• [PASSAGE PROVIDED]:
# ODBC to Parquet

[![Minimum required rust version](https://img.shields.io/badge/rust%201.51.0-min%20version-blue)](http://rust-lang.org)

A command line tool to query an ODBC data source and write the result into a parquet file.

* Small memory footprint. Only holds one batch at a time in memory.
* Fast. Makes efficient use of ODBC bulk reads, to lower IO overhead.
* Flexible. Query any ODBC data source you have a driver for. MySQL, MS SQL, Excel, ...

## Mapping of types in queries

The tool queries the ODBC Data source for type information and maps it to parquet type as such:

| ODBC SQL Type         | Parquet Type            |
|-----------------------|------------------------ |
| Decimal(p, s)         | Decimal(p,s)            |
| Numeric(p, s)         | Decimal(p,s)            |
| Bit                   | Boolean                 |
| Double                | Double                  |
| Real                  | Float                   |
| Float                 | Float                   |
| Tiny Integer          | Int8                    |
| Small Integer         | Int16                   |
| Integer               | Int32                   |
| Big Int               | Int64                   |
| Date                  | Date                    |
| Timestamp(p: 0..3)    | Timestamp Milliseconds  |
| Timestamp(p >= 4)     | Timestamp Microseconds  |
| Varbinary             | Byte Array              |
| Binary                | Fixed Length Byte Array |
| All others            | Utf8 Byte Array         |

`p` is short for `precision`. `s` is short for `scale`. Intervals are inclusive.

## Installation

### Prerequisites

To work with this tool you need an ODBC driver manager and an ODBC driver for the data source you want to access.

#### Windows

An ODBC driver manager is already preinstalled on windows. So is the `ODBC data sources (64Bit)` and `ODBC data sources (32Bit)` app which you can use to discover which drivers are already available on your system.

• [EXERCISE DIRECTIONS]: Condense the paragraph in the ODBC to Parquet page above that begins "An ODBC driver manager is already preinstalled" into a single shorter sentence that keeps its main facts.

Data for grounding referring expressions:
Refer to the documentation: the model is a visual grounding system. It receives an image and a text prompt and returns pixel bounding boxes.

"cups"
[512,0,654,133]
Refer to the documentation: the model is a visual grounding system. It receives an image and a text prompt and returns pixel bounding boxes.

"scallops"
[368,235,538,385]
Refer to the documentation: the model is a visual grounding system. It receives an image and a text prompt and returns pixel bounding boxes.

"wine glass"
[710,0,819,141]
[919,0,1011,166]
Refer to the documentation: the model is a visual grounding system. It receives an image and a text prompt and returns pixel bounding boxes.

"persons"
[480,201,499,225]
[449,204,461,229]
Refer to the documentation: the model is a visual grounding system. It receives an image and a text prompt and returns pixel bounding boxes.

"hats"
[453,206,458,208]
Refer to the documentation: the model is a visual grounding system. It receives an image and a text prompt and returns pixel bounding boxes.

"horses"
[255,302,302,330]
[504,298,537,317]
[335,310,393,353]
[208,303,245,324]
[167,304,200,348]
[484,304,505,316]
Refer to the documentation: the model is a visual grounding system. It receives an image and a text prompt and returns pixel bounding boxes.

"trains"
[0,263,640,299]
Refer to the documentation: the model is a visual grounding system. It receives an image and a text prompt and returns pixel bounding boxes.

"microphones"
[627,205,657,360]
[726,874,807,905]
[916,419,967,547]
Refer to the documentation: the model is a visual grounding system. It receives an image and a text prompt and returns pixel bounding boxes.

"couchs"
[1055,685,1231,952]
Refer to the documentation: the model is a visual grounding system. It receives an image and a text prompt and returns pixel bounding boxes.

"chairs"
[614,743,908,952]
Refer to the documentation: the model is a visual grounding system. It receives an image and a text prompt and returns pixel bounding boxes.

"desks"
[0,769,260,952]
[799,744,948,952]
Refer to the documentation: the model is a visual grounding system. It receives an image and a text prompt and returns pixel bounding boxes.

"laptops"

• [TASK RESPONSE]: Windows comes with an ODBC driver manager and the `ODBC data sources (64Bit)` and `ODBC data sources (32Bit)` apps, which show the drivers already available on the system.